Dat blijkt ook uit de oprichting van de vaste Kamercommissie Digitale Zaken en de
prioritering van het onderwerp door de Europese Commissie. De vraag is of de huidige
governance toekomstbestendig is en of er met het oog op de toekomst verbeteringen
mogelijk zijn. Daarom hebben de Ministeries van EZK, BZK en JenV de NSOB opdracht
gegeven om onderzoek te doen naar de governance van het Nederlandse digitaliseringsbeleid.
Hierin staat de vraag centraal: hoe is de governance van het Nederlandse digitaliseringsbeleid,
in al zijn verschillende manifestaties, vorm te geven?

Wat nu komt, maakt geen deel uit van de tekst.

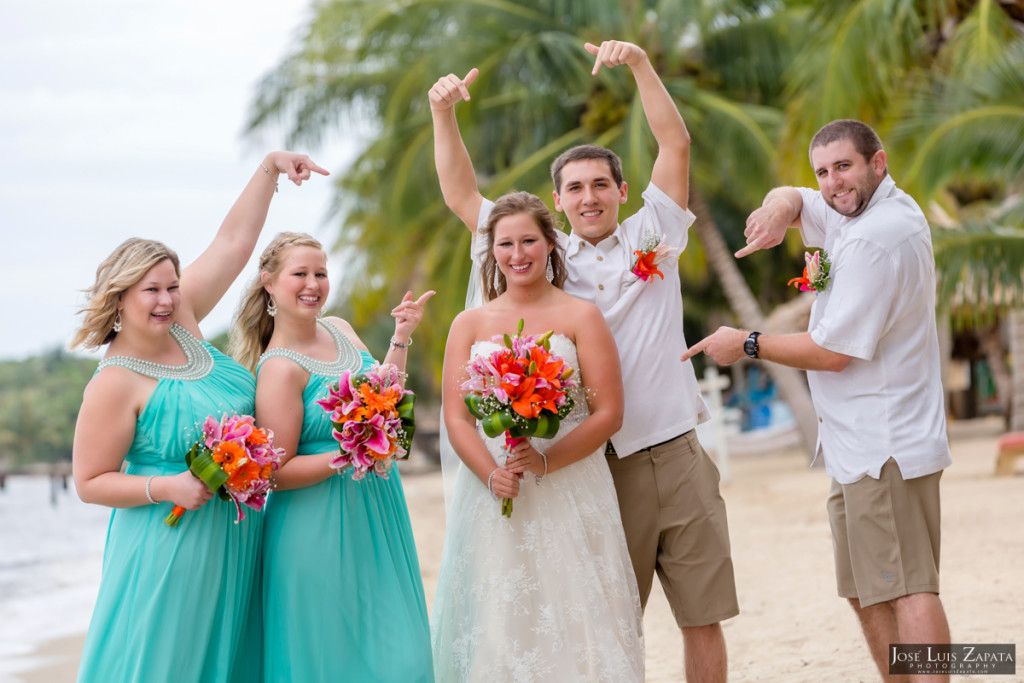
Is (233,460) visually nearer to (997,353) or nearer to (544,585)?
(544,585)

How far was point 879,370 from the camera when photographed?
4.14 metres

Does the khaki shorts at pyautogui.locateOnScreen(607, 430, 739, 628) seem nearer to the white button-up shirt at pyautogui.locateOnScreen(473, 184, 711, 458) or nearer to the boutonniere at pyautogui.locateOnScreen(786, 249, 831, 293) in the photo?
the white button-up shirt at pyautogui.locateOnScreen(473, 184, 711, 458)

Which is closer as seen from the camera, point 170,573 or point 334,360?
point 170,573

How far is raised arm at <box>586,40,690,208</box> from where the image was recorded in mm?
4531

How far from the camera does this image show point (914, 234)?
4109 millimetres

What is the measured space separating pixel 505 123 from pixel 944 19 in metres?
9.25

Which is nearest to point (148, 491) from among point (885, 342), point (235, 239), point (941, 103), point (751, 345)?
point (235, 239)

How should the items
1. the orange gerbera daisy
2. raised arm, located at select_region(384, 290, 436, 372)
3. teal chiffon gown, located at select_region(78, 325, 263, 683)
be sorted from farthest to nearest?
raised arm, located at select_region(384, 290, 436, 372) < teal chiffon gown, located at select_region(78, 325, 263, 683) < the orange gerbera daisy

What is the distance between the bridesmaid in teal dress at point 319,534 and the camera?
13.3ft

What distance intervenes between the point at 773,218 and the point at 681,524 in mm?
1503

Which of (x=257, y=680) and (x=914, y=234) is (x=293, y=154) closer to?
(x=257, y=680)

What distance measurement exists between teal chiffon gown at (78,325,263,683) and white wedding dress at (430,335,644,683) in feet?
3.00

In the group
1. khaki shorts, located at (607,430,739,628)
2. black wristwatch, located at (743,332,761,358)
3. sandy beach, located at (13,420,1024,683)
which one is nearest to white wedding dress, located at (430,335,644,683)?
khaki shorts, located at (607,430,739,628)

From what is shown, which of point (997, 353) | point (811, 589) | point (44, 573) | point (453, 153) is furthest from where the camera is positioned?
point (997, 353)
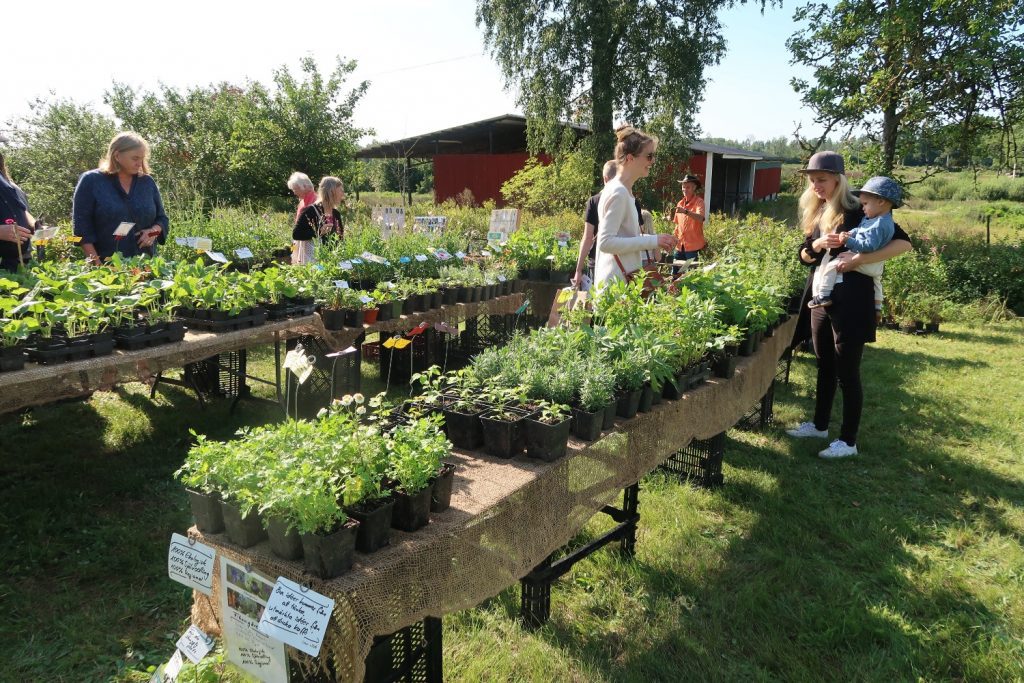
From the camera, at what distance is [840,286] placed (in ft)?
13.3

De NSOB biedt hiertoe een theoretisch
kader en onderscheidt verschillende oplossingsrichtingen voor de governance van digitalisering
(bijv. één minister voor digitale zaken, een regeringscommissaris, een (vice)premier
met coördinerende taak digitalisering, agentschap, netwerksturing of reorganisatie
van de rijksdienst). De NSOB beveelt geen specifiek governance model aan en waarschuwt
daarbij voor de valkuil van simpele oplossingen. Elk model kent namelijk zijn voor-
en nadelen en vraagt om compenserende maatregelen om dat in de praktijk werkbaar te
maken. De governance van het digitaliseringsbeleid kan volgens de NSOB geholpen zijn
met stevige symbolische interventies waarbij het óók van belang is dat deze goed in
bestaande professionele praktijken in te passen zijn. Over de huidige structuur zijn
respondenten namelijk gematigd positief.
De NSOB benadrukt dat digitalisering een vraagstuk is waarbij fundamentele waarden
van samenleven op het spel staan, bijv. een bloeiende economie, een open samenleving,
grondrechten en veiligheid. Deze waarden interacteren met elkaar en er bestaat een
mate van inherente spanning tussen. Het gaat er volgens de onderzoekers om tegenstellingen
tussen deze waarden zichtbaar (en soms vruchtbaar) te maken – en digitalisering niet
te reduceren tot een effectiviteitsvraag.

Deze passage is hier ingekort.